Tasks to perform:
1) Name every author that the May dates post mentions in its literary history section.
2) Carry on the May dates post from its last sentence, keeping its tone and voice.

Passage given:
May dates and a great book
Hello everyone! At last some sunshine. Really warm sunshine this week. Warm enough for shorts in the garden, dresses to the shops, and white trainers. Our walks have been balmy strolls, the sea flat calm and glassy. The first ice-cream of the season. At last. I hope it’s been equally pleasant where you are.
This week’s post veers towards history. A few May literary dates from the past and a look at a novel set in the time of revolutionary France. I hope you enjoy it. As always, I love to read your comments, so please do contribute if you want to.
This week in literary history Angela Carter was born on 7th May 1940, and Gustave Flaubert died on 8th May 1880 and Maurice Sendak on 8th May 2012. Edward Lear died on 12th May 1888. All authors on my book shelf.

Data extract:
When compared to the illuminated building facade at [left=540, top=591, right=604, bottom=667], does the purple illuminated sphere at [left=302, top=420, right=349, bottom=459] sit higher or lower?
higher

Answers to the exercise:
1) Angela Carter, Gustave Flaubert, Maurice Sendak, Edward Lear

2)
On 9th May 1662 Samuel Pepys went “…to see an Italian puppet play that is within the rayles there, which is very pretty, the best that I ever saw, and great resort of gallants.” It’s the first recorded mention of Mr Punch in England, performed by Pietro Gimonde with marionettes rather than hand puppets. Presumably at some point between then and now we got to policemen and sausages and ‘That’s the way to do it!‘
Also on 9th May but in 1869, Henry James met George Eliot. The next day he wrote to his father telling him about the meeting. He starts well, “I was immensely impressed, interested and pleased.” He continues a little less well, “To begin with she is magnificently ugly - deliciously hideous.” After a few further gruesome remarks on her appearance he decides that “…in this vast ugliness resides a most powerful beauty which, in a very few minutes steals forth and charms the mind, so that you end as I ended, in falling in love with her. (…) I don’t know in what the charm lies, but it is thoroughly potent. An amiable physiognomy - a delightful expression, a voice soft and rich as that of a counselling angel - a mingled sagacity and sweetness - a broad hint of a great underlying world of reserve, knowledge, pride and power…”. He goes on in this rapturous vein until he rather spoils it all again by adding: “Altogether, she has the largest circumference than any woman I have ever seen.” Moving on…
On the 10th May 1907, on holiday in Cornwall, Kenneth Grahame wrote a series of letters to entertain his son Alastair, who had stayed at home with his Nanny. In the first letter Grahame asked “Have you heard about the Toad?” and the rest, as they say, is (literary) history.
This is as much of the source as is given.